Written exercise 1 -
In the Quiapo travel piece, which landmark is described as the purported biggest mosque in Manila?
--- Start Selected extract ---
A Different Side of Quiapo You Might Not Have Seen Before

A visit to Manila’s old downtown, Quiapo, can be quite an adventure. Here is where chaotic crossovers, contrasts, cheap bargain finds and cut-price chows come together. Despite its known notoriety and urban jungle, it’s no wonder why it seems to be a favorite shopping and food destination among travelers.
Have you seen the different side of Quiapo, though? I bet that once you’re in this area, you might wonder if you’re still in Manila or if you’re suddenly somewhere in Mindanao.
This is what I felt during and even after the cultural narrative and immersive tour of Meaningful Travels PH. I felt like I was back in my hometown in Zamboanga city. The architecture, the food, the people, the atmosphere: all of these things resembled those of my city, which is as diverse as downtown Quiapo and which brought back nostalgic memories.
In Plaza Miranda, where most of the touristic activities take place, stands the Basilica of Black Nazarene, simply known as Quiapo Church, which Quiapo itself is synonymous to. It’s interesting to learn that on the opposite side of Quezon Bridge lies another religious landmark, the purportedly biggest mosque in Manila: the Manila Golden Mosque. This is what I meant when I say Quiapo makes me think of it as a little Zamboanga. These two large faiths coexisting with one another is just like in Zamboanga City,  where you can also find a famed Catholic site standing side-by-side with one of the largest mosques in the region.
 Ih had never been on an organized Quiapo tour  before – be it a walking historical, educational, foodie or architectural one – mostly because I had never looked at Quiapo as a touristic place per se . I always visit this bustling district for other reasons, such as buying cameras along Hidalgo street, praying in Quiapo Church, haggling for practical items, and enjoying its food. It never occured to me to reserve a Quiapo tour of any kind. I was glad that I did, though, since the learning experience proved to be incomparable.
The half-day tour  was a well-rounded one covering various topics and elements of Muslim culture. It’s rich in information for those unfamiliar with the Muslim community and who are open to understand our misunderstood Muslim brothers without having to leave Manila. I also found it to be an excellent way to brush up on my knowledge of the Islamic tradition and get a helpful quick course before taking a trip to Mindanao or any Muslim country.
Even for someone like myself, who lived with Muslims for decades in Zamboanga City, I was still full of curiosity. I was grateful that this tour served as an avenue to clarify any doubts or questions that one might have about our Muslim friends, classmates, and neighbors.
--- End Selected extract ---
--- Start Listed entries ---
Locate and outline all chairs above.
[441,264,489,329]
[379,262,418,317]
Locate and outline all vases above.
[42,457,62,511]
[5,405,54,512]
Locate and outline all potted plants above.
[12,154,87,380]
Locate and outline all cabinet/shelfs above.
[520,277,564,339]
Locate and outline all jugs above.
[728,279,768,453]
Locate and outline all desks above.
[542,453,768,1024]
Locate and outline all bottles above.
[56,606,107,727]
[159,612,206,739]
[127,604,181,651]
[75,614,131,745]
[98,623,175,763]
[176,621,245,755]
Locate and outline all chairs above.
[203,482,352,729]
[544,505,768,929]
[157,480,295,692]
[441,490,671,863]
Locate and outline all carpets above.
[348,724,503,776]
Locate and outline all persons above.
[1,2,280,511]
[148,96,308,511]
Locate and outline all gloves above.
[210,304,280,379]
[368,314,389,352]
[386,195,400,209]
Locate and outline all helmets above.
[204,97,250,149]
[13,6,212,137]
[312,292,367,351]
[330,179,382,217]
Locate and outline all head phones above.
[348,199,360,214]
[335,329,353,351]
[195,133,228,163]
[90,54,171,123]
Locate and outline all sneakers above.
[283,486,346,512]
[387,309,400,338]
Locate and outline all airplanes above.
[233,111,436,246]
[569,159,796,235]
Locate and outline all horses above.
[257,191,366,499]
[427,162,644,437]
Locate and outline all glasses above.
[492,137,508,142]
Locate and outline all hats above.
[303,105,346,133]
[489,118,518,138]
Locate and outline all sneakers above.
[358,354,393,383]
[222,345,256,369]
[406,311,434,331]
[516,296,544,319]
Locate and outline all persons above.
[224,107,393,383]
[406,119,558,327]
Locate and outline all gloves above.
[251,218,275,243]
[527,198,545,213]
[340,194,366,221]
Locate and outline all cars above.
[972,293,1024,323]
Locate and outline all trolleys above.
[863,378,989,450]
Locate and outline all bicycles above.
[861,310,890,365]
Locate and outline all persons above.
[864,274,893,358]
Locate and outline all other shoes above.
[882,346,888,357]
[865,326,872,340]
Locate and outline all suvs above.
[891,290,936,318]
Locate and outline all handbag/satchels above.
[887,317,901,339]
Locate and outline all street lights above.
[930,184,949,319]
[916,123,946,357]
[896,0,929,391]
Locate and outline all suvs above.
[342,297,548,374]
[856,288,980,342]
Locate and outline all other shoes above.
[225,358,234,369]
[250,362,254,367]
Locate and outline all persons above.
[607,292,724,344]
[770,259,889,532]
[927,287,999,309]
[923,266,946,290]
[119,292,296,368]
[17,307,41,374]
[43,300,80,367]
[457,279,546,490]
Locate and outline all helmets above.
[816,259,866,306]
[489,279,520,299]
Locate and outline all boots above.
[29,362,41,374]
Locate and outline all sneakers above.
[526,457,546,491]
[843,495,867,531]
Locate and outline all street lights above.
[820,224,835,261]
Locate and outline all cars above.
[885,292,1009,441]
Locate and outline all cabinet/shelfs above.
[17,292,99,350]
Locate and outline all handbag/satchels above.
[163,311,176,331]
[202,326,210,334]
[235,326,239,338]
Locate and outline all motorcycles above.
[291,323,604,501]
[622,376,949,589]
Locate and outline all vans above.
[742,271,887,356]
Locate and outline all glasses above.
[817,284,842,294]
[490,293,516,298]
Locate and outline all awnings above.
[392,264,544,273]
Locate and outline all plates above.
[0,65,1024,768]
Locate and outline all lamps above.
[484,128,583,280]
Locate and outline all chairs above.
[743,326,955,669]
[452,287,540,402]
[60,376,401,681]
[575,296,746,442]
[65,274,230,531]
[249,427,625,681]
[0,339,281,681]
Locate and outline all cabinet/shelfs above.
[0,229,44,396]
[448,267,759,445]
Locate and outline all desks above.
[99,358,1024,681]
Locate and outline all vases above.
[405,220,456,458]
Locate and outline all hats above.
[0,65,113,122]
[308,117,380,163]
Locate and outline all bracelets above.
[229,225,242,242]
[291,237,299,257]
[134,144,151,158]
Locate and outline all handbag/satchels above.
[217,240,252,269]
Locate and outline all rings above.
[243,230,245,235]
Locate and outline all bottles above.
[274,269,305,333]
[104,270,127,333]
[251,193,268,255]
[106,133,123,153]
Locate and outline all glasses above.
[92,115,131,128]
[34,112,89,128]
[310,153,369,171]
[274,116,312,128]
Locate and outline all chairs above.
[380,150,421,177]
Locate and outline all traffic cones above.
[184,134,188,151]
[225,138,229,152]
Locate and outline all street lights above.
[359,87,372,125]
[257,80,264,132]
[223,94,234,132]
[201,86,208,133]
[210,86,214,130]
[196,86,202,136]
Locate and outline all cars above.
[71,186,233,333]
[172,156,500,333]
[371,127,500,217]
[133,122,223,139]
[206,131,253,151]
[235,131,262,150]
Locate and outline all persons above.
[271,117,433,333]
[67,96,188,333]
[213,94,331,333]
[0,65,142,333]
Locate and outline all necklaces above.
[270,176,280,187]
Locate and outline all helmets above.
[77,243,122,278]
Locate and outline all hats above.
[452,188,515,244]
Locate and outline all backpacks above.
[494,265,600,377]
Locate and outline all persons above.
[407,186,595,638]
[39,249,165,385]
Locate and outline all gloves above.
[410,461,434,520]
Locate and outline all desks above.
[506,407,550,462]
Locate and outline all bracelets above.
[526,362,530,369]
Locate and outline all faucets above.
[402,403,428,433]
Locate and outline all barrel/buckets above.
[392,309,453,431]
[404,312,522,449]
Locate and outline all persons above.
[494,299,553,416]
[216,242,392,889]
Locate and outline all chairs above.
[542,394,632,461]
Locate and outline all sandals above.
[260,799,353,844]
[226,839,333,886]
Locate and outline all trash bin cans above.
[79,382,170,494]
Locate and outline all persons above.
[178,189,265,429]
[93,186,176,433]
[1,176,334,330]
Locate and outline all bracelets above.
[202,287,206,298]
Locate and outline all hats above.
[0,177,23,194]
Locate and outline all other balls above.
--- End Listed entries ---
Written exercise 2 -
Please print the rows from the line with "Locate and outline all carpets above." up to and including the line with "[569,159,796,235]".

Finished answer 1 -
The Manila Golden Mosque.

Finished answer 2 -
Locate and outline all carpets above.
[348,724,503,776]
Locate and outline all persons above.
[1,2,280,511]
[148,96,308,511]
Locate and outline all gloves above.
[210,304,280,379]
[368,314,389,352]
[386,195,400,209]
Locate and outline all helmets above.
[204,97,250,149]
[13,6,212,137]
[312,292,367,351]
[330,179,382,217]
Locate and outline all head phones above.
[348,199,360,214]
[335,329,353,351]
[195,133,228,163]
[90,54,171,123]
Locate and outline all sneakers above.
[283,486,346,512]
[387,309,400,338]
Locate and outline all airplanes above.
[233,111,436,246]
[569,159,796,235]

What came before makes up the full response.